Digitising The Supply Chain To Reduce Food Waste

Friday, April 10th, 2020

A commentary by Dr Felix Flemming from TOMRA Food

The scale of the global food waste problem is staggering. According to reports*, 1.6 billion tons of food are lost or wasted every year, equating to a total value of USD$1.2 trillion being wiped from the supply chain. With one-third of the total amount of food produced globally being misused, the industry needs to look towards innovation and digitisation to combat this ever-growing trend.

Through embracing technology and digitising the food supply chain, a move can be made towards reducing the amount of food waste and loss within the industry. Not only that, but it can also help ensure there are enough resources to sustainably support the future global population.

With the UN’s Sustainable Development Goals setting a target of halving food loss and waste by 2030, I’ve looked at how the digitisation of the supply chain could help decrease global food waste.


The Need For Innovation To Reduce Waste

Although food waste is evident across the entire supply chain, the vast majority comes at the very beginning (during production) and at the very end (during consumption)*. The former of these is more common within developing countries, where the infrastructure is of a poor standard and cannot handle the food thus creating waste, whilst the latter is more pronounced in developed countries with waste being caused by both retailers and consumers.

According to the Boston Consultancy Group (BCG), the amount of food waste created in the supply chain is set to rise 1.9 percent from 2015 to 2030. You may think this is a small rise, but when put into perspective with the current 1.6 billion tonnes wasted every year, this figure will increase by 30.4 million tonnes.

To combat this increase in waste, the food supply chain needs to go under a digital transformation. From production and processing to the retailers themselves, systematic changes are required in food supply chain management to help everyone utilise this precious resource more efficiently and cut back on the amount of waste we’re creating as a society.


Utilising IoT In The Supply Chain

By having better levels of communication across the supply chain, the amount of food waste produced can be reduced. Each aspect of the supply chain must be in constant contact with one another to ensure our resources are managed efficiently.
◇ ◇ ◇ ◇
**Short problem a**
Arrange the records, from their first line up to and including the line containing "crashed black car [208, 195, 484, 348]", as a Markdown table with the columns Row and Entry, numbering each row and leaving out blank lines.
◇ ◇ ◇ ◇
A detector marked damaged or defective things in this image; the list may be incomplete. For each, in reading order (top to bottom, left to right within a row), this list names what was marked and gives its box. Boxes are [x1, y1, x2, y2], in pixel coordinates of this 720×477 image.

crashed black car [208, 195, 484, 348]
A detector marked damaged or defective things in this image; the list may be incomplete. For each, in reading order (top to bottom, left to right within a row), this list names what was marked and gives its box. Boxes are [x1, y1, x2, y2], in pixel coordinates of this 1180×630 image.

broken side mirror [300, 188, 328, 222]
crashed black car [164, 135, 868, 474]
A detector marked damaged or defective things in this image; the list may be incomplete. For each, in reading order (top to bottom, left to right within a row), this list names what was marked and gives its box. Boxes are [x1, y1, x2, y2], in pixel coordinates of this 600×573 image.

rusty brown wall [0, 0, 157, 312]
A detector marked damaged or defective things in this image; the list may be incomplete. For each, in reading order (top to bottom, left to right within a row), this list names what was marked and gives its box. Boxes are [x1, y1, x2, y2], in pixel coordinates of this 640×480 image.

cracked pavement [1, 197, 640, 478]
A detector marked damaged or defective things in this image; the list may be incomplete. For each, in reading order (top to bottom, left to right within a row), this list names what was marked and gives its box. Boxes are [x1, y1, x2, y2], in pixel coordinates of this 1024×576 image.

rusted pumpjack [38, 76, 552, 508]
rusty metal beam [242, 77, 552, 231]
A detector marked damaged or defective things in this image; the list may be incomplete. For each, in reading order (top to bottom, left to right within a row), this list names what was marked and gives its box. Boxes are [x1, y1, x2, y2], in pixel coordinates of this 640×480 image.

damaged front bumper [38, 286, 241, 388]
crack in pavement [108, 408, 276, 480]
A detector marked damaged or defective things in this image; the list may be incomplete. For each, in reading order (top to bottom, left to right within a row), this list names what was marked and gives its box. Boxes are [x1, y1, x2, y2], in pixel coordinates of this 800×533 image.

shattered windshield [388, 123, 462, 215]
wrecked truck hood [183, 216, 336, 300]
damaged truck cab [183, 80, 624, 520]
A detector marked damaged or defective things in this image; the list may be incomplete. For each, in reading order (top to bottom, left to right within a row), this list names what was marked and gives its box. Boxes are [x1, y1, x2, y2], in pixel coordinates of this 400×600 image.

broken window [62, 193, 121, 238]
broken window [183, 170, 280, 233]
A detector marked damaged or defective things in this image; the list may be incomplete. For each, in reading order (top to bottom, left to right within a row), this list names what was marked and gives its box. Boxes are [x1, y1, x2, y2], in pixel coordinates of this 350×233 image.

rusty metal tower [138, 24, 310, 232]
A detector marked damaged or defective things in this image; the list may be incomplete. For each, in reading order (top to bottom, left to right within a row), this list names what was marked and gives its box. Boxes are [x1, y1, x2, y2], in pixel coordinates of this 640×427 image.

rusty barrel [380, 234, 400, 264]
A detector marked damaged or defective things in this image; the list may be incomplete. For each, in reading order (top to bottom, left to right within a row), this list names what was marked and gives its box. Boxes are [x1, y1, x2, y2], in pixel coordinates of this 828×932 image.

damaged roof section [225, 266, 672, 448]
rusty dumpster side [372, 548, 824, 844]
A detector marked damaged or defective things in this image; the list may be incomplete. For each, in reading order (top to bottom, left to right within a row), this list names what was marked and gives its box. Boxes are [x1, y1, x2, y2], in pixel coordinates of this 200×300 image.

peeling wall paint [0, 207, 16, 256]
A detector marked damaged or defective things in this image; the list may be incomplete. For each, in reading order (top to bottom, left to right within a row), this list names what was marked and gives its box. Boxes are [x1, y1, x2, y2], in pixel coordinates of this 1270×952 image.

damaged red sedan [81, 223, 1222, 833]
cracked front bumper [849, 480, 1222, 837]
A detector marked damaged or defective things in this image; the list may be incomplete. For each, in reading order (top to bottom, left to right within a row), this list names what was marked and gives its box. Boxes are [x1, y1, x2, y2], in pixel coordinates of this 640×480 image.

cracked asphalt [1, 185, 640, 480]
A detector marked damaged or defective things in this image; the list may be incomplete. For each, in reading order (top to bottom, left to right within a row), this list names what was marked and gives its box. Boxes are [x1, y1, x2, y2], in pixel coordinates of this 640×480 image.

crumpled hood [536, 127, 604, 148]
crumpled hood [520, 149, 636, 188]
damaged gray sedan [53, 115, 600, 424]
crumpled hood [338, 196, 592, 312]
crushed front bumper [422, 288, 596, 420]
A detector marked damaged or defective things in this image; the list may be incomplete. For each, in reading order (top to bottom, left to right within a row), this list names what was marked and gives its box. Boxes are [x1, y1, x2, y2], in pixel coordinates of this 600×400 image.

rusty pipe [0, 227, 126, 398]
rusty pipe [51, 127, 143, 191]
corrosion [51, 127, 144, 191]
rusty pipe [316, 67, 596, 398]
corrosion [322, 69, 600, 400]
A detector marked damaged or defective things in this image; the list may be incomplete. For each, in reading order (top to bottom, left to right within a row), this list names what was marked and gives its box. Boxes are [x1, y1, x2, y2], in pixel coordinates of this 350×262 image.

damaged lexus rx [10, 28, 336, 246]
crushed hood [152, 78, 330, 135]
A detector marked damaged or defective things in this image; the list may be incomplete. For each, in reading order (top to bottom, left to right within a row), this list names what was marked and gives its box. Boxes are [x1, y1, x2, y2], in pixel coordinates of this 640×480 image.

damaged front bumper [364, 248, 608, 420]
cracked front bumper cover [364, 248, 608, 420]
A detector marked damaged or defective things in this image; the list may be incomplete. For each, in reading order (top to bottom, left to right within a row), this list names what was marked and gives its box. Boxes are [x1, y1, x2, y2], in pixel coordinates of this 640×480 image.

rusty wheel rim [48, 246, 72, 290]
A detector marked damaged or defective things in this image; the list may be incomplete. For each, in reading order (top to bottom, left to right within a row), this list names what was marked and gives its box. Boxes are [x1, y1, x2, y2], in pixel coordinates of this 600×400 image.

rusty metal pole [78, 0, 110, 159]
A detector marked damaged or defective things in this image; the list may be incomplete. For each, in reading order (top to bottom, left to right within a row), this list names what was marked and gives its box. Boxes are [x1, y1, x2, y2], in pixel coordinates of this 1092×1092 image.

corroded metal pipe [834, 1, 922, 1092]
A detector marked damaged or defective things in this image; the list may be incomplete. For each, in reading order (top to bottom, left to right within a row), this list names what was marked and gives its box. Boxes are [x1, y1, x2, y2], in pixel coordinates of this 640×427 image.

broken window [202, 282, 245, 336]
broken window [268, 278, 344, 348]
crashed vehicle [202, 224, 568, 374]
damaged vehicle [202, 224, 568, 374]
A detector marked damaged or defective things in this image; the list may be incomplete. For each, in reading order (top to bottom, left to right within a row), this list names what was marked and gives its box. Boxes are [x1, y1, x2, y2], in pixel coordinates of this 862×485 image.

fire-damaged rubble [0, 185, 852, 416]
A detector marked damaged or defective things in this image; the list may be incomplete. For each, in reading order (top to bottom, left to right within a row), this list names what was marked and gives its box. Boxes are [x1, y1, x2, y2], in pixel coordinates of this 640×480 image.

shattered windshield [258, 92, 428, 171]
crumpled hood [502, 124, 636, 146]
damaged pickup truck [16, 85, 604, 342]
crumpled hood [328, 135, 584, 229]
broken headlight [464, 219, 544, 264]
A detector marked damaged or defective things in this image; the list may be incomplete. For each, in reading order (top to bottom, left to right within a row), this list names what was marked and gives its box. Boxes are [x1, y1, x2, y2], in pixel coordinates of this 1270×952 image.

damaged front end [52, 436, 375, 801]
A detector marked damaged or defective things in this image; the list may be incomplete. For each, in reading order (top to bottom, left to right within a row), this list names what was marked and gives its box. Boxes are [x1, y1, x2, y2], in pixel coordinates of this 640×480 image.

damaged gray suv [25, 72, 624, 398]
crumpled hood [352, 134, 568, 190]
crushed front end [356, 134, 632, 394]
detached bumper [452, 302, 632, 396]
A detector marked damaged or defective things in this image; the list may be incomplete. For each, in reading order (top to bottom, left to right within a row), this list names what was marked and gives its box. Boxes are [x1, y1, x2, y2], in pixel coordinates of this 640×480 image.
◇ ◇ ◇ ◇
**Short problem b**
According to the commentary on food waste, what target do the UN's Sustainable Development Goals set?

**Finished answer a**
| Row | Entry |
|---|---|
| 1 | A detector marked damaged or defective things in this image; the list may be incomplete. For each, in reading order (top to bottom, left to right within a row), this list names what was marked and gives its box. Boxes are [x1, y1, x2, y2], in pixel coordinates of this 720×477 image. |
| 2 | crashed black car [208, 195, 484, 348] |

**Finished answer b**
Halving food loss and waste by 2030.